The prime minister seemed to be in 'get through the week' mode. That was his attitude in PMQs, when Miliband poured maximum pressure on the government over the Jeremy Hunt's BSkyB takeover bid row. Labour pressed a Commons vote calling for Hunt to face a probe by the independent adviser on ministerial interests – but it was the Lib Dems who attracted all the headlines by very pointedly choosing to abstain. Cameron shrugged his shoulders in the Commons: "It's politics!"

Away from Westminster, Britain has been on the defensive this week. The 30th anniversary of the liberation of the Falkland Islands has been one of intense international politicking by both London and Buenos Aires. Argentina has demanded talks over the future sovereignty of the archipelago. The Falklands, with Britain's backing, has announced it will hold a referendum. The battle for international opinion – and regional trading opportunities for the UK – continues. What would the 255 British soldiers who died 30 years ago make of all this?

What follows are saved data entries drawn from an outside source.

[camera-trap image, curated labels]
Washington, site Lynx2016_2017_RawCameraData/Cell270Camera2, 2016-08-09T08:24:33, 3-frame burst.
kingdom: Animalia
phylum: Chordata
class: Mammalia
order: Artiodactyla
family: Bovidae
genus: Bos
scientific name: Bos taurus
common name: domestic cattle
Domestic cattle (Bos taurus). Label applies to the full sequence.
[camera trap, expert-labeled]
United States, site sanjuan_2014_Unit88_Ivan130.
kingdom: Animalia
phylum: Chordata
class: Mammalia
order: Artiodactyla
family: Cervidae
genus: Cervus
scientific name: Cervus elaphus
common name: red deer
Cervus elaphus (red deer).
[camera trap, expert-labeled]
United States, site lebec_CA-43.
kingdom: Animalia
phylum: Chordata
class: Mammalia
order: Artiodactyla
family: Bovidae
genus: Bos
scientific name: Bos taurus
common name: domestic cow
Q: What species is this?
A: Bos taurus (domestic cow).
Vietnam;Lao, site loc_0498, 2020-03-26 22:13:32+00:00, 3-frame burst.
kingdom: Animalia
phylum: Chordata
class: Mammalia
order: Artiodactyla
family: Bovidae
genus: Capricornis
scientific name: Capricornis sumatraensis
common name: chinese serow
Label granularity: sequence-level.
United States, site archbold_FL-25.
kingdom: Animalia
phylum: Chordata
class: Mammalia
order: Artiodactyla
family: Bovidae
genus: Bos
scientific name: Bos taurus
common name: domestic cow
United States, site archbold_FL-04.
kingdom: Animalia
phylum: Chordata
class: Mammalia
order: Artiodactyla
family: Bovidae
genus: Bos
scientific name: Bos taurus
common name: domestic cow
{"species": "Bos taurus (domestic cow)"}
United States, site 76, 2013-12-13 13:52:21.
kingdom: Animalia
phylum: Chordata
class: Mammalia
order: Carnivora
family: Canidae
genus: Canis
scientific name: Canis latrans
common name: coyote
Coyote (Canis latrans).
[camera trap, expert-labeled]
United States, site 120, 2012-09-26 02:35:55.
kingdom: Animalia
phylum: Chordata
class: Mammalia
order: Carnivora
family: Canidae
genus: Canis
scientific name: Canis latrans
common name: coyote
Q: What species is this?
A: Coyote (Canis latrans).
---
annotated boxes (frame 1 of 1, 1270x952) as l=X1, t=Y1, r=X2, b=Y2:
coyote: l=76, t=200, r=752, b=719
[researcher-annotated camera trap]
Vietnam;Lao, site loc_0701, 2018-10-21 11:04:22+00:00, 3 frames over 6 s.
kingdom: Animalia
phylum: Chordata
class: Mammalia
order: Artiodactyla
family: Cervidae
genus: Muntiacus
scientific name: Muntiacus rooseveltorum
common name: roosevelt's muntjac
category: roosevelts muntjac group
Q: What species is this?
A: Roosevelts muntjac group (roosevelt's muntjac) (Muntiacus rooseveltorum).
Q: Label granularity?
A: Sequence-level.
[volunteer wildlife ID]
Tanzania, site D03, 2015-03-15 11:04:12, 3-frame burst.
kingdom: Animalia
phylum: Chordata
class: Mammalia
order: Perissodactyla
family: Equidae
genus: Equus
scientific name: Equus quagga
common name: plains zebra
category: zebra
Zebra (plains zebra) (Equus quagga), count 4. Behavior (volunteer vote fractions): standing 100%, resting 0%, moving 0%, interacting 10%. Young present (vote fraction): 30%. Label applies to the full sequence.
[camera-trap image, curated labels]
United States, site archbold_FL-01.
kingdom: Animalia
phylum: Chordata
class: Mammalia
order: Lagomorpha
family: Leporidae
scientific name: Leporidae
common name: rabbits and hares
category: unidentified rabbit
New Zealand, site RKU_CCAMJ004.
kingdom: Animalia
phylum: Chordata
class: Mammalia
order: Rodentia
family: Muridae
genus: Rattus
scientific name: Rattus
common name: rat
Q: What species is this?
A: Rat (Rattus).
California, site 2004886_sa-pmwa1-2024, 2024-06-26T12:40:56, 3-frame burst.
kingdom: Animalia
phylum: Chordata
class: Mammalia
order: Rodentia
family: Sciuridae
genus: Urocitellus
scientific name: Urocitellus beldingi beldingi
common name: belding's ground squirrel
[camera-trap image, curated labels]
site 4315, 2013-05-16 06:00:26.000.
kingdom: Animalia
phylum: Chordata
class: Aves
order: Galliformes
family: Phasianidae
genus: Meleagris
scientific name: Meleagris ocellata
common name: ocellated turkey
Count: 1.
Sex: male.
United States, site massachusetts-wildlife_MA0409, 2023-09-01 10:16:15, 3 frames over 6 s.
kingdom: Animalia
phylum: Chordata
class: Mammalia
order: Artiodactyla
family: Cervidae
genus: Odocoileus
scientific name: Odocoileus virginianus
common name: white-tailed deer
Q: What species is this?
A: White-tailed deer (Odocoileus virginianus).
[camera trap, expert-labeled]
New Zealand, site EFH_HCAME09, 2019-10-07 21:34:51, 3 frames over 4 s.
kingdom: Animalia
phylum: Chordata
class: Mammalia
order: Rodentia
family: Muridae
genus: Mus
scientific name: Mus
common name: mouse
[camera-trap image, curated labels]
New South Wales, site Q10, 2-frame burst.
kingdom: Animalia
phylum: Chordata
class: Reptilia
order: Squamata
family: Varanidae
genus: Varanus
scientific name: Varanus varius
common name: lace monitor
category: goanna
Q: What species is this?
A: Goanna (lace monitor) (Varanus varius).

Despite the fact that parliament returned this week the government has been keeping very quiet. Its hand was forced on child poverty, as stats confirmed the UK is way behind its targets, so Iain Duncan Smith indulged in some creative thinking to move the goalposts. It was forced to defend its NHS reforms once again after new numbers suggested the Tories in government had triggered a decline in satisfaction levels. And it faced trouble ahead over gay marriage, which the Church of England has well and truly dug in against.

This was a quiet week for serious political news. It could well end up being remembered as the one in which it emerged that Cameron had left his eight-year-old daughter at the pub. The prime minister's mistake left him "distraught", we discovered, but he ended up getting a lot of sympathy from the public – and from Leveson. "It was quite interesting of those in the newsrooms who reported them who said 'that happened to me or my child'," the judge observed. Cameron said his parliamentary colleagues had told him they'd been left in all sorts of places: motorway petrol stations, butcher's shops, etc. Prompting the biggest laugh at the Leveson inquiry all week, he added: "It helped me understand my colleagues a lot better."